Exercises to complete:
A – Please answer these questions using the passage on power and art below:
(i) What do concentrations of power force persons to concentrate on?
(ii) What must aesthetics first and foremost be?
(iii) In how many ways can any phenomenon related to art be described?
B – Quote word for word the part of the passage on power and art below starting at "Concentrations of power do not" and ending at "with our experiences.".

Concentrations of power do not always respect the rights of persons. If
one denies this fact one gets: concentrations of power always respect
the rights of persons. This does not correspond with our experiences.
Concentrations of power characterize our society. Concentrations of power
force persons to concentrate on participating in competition and power
games, in order to create a social position for themselves. Concurrently
with the concentrations of power dominating our conscious mind and being
decisive to our situations, the significance of our fellow humans diminishes.
And our own significance becomes the significance we have for concentrations
of power, the growth of concentrations of power, and the conflicts of
concentrations of power.
It is clear that persons should be consciously aware of the rights of
persons and therefore must seek to organize the smallest concentrations
of power possible. It is obvious that artists too must be conscious of
persons, the rights of persons and the influence of concentrations of
power and thus must be concerned with politics. It is obvious that also
artists must first and foremost be concerned with creating consciousness
about what we know, and with attempts to live and behave in correspondence
with what we know, and with trying to organize in as small concentrations
of power as possible. In this way we have a case where the fundamental
ethical norm and thus ethics become decisive for aesthetics. A case where
politics becomes decisive to the performance of art. Aesthetics must first
and foremost be an examination of, and the science about, possibilities
to exist with as small concentrations of power as possible and organize
ourselves in a way so that we respect each others' rights. In a way that
makes room for persons and that which has significance to them in their
daily life.
This opens up a way of thinking about art which does not represent a new
trend or a new direction, but discloses some basic relations which are
and have always been present whenever one talks of art phenomena.
This is not an attempt to describe precisely what art is, on the contrary,
it is an attempt to show that any phenomenon related to art can be described
in an infinite number of ways, none of which can be exhaustive, and one
can therefore never say precisely what it is. But one does have the possibility
to point out certain logical relations and factors which one has to respect
if one wants to talk of art in a way that makes sense and without consideration
to subjective opinions, power games, and social conventions.

Excerpted data:
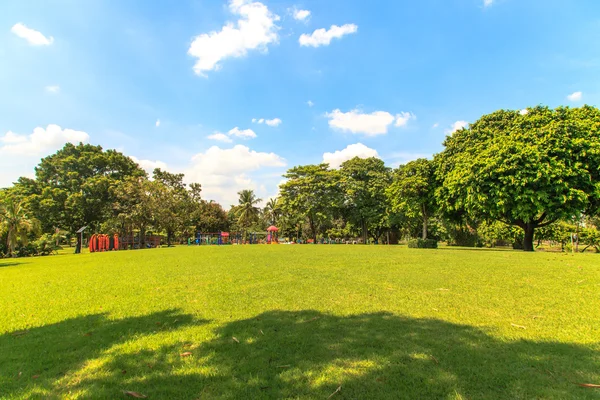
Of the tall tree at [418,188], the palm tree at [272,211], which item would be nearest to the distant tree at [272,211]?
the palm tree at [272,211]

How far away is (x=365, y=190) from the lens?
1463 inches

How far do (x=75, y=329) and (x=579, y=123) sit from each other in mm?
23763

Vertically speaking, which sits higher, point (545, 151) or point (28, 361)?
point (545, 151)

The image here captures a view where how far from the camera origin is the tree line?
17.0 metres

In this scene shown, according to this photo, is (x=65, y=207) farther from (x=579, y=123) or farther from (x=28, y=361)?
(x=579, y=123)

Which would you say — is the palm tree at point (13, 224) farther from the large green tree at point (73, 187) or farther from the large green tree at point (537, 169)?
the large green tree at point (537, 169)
...
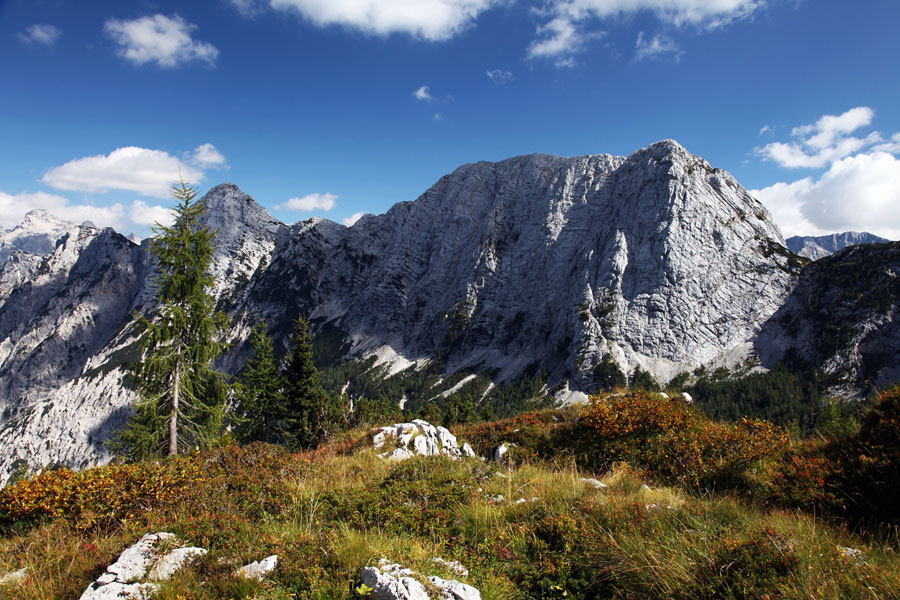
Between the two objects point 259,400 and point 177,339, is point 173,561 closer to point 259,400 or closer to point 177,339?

Responses for each task:
A –
(i) Participating in competition and power games, in order to create a social position for themselves.
(ii) An examination of, and the science about, possibilities to exist with as small concentrations of power as possible and organize ourselves in a way so that we respect each others' rights.
(iii) In an infinite number of ways, none of which can be exhaustive.

B –
Concentrations of power do not always respect the rights of persons. If
one denies this fact one gets: concentrations of power always respect
the rights of persons. This does not correspond with our experiences.